Ketentuan Tugas —
1/ Dalam teks tentang Stonehenge, dengan julukan apa peradaban kuno yang membangun Stonehenge sering disebut?
2/ Tuliskan kembali tanpa perubahan bagian teks tentang Stonehenge yang dimulai dengan kata-kata "Tahapan-tahapan tersebut masing-masing" dan berakhir dengan "tersebut sebagai aksen.".

Teks Sumber —
Siapa yang tidak kenal dengan Stonehenge? Semenjak kita kecil, kita diperkenalkan kepada kumpulan keajaiban-keajaiban dunia yang salah satunya terdapat sebuah monumen sejarah yang menyimpan segudang misteri dalam pembangunannya. Monumen sejarah tersebut tidak lain adalah Stonehenge. Banyak pertanyaan-pertanyaan yang muncul terhadap bangunan Stonehenge, mulai dari siapa yang membangunnya dan kenapa monumen itu dibangun.
Setidaknya, jawaban-jawaban tersebut dapat kita jawab melalui pelacakan historis mengenai catatan-catatan sejarah dan penelitian arkeologis yang telah dikumpulkan oleh banyak ahli. Setidaknya, beberapa sejarawan, arkeolog, dan antropolog telah menemukan beberapa bukti kuat yang menjawab misteri yang menyelimuti bongkahan batu misterius yang satu ini. Kali ini, mari kita bersama-sama menelusuri beberapa kumpulan fakta mengenai Stonehenge dari beberapa pendekatan keilmuan.
Arsitektur monumen Stonehenge
Monumen Stonehenge terdiri atas beberapa susunan batu yang dirangkai secara melingkar dan berlapis. Batu-batu tersebut berukuran besar dan konon telah dikikir sedemikian rupa agar bentuknya menjadi persegi, supaya dapat disusun secara sejajar dan membentuk seperti layaknya gapura (archway). Monumen Stonehenge dibangun melalui beberapa tahap.
Tahapan-tahapan tersebut masing-masing menyusun kumpulan batu secara melingkar, dengan sebuah ruang kosong di tengah. Kemudian tiap tahapan selesai, dilanjutkan dengan pola melingkar yang sama. Sehingga, pola monumen Stonehenge membentuk sebuah pola lingkaran yang berlapis, dengan beberapa batu berukuran lebih kecil yang ditempatkan di beberapa penjuru lingkaran tersebut sebagai aksen.
Konon, Stonehenge dibangun dengan teknik yang cukup canggih pada masanya. Sebelum disusun, batu-batu tersebut diukur membentuk persegi. Kemudian pemindahan batu tersebut cukup canggih. Salah satu teknik yang diyakini digunakan yakni menarik batu besar secara berkelompok, kemudian disokong oleh sebuah batu silinder berukuran lebih kecil agar mudah digerakkan.
Stonehenge dan peradaban kuno di Inggris
Konon, para ahli menemukan beberapa bukti arkeologis bahwa Stonehenge dibangun oleh peradaban kuno di kepulauan Inggris sebelum berdirinya kerajaan-kerajaan. Peradaban tersebut sering disebut dengan julukan Druid. Masyarakat Druid memiliki kearifan lokal yang unik, yakni terkait dengan kepercayaan lokal dan pengetahuan yang mengenai alam semesta (folk lore).

Baris Data —
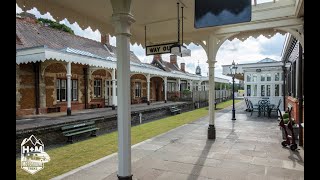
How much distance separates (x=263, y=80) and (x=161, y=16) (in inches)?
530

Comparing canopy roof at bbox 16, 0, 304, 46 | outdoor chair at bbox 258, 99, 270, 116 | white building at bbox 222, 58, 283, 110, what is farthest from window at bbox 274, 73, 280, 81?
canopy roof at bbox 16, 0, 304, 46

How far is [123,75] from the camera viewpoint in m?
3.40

--

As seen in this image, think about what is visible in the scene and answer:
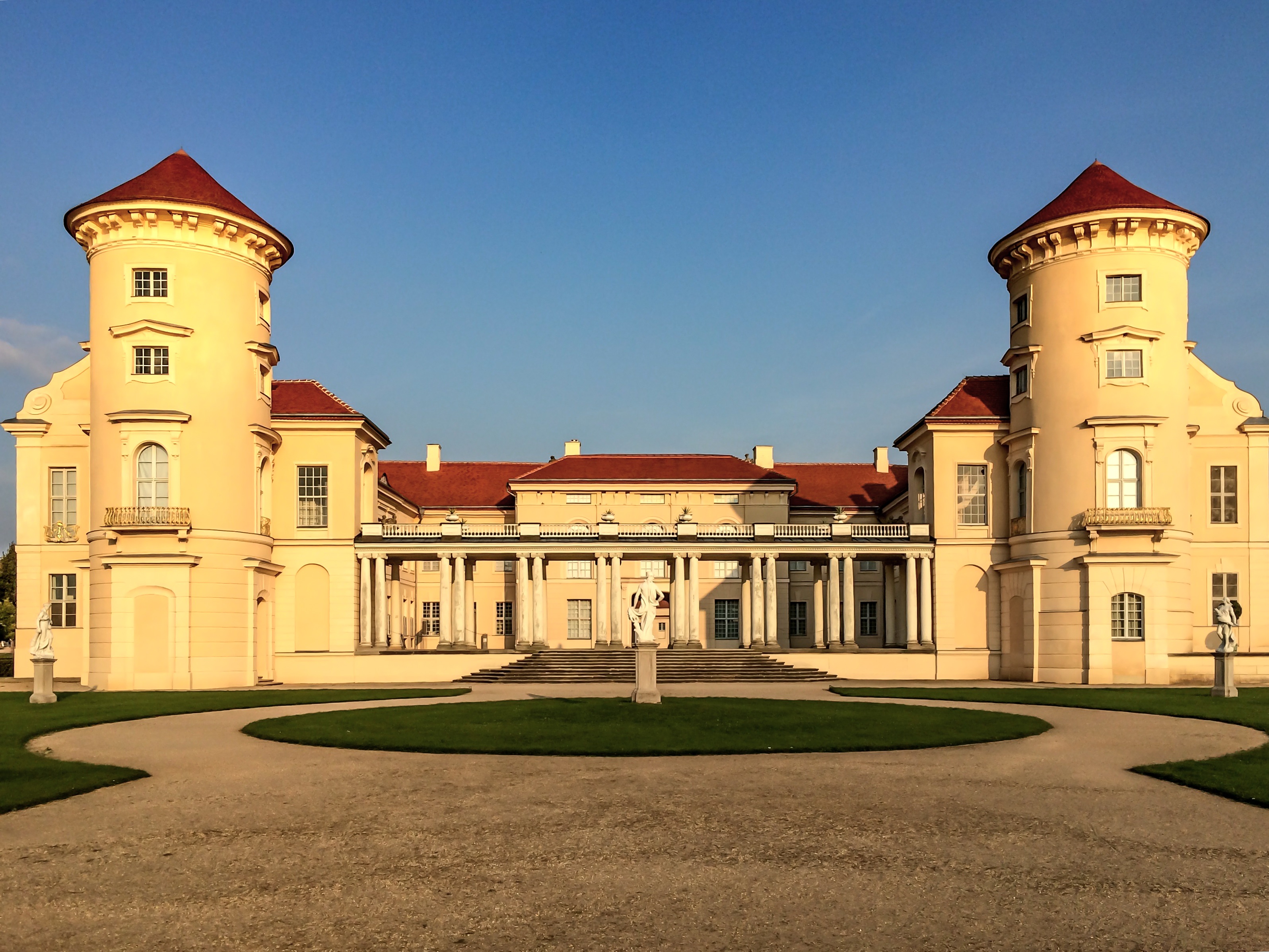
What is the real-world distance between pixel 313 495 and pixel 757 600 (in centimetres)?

...

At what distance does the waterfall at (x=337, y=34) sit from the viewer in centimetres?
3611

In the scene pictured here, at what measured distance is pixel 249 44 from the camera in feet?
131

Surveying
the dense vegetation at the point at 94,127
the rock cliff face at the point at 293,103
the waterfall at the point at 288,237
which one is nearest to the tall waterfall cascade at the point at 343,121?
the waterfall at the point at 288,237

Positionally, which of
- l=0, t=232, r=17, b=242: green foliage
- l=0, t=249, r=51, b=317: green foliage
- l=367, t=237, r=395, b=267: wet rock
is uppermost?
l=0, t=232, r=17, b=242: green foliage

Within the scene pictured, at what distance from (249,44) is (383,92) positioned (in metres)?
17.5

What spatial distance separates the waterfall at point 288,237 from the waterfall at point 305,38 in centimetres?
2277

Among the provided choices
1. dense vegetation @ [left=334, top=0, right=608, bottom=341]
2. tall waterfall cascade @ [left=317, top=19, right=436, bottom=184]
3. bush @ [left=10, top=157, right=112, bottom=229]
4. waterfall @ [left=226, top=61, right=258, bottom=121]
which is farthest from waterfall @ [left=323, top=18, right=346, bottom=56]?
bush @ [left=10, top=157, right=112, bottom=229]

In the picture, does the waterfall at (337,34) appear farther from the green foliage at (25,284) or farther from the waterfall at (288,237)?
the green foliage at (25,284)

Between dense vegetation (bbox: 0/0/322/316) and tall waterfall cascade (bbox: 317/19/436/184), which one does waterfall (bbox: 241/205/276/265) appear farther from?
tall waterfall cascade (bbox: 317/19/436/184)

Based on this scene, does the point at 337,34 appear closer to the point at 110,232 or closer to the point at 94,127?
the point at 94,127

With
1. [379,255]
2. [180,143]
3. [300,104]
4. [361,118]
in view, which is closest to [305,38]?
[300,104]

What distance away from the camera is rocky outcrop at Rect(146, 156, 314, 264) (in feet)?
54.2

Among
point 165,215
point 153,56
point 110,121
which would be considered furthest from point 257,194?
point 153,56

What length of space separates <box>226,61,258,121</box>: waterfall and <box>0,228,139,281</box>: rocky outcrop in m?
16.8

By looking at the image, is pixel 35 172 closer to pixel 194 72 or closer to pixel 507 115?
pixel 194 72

Jawaban —
1/ Peradaban tersebut sering disebut dengan julukan Druid.

2/
Tahapan-tahapan tersebut masing-masing menyusun kumpulan batu secara melingkar, dengan sebuah ruang kosong di tengah. Kemudian tiap tahapan selesai, dilanjutkan dengan pola melingkar yang sama. Sehingga, pola monumen Stonehenge membentuk sebuah pola lingkaran yang berlapis, dengan beberapa batu berukuran lebih kecil yang ditempatkan di beberapa penjuru lingkaran tersebut sebagai aksen.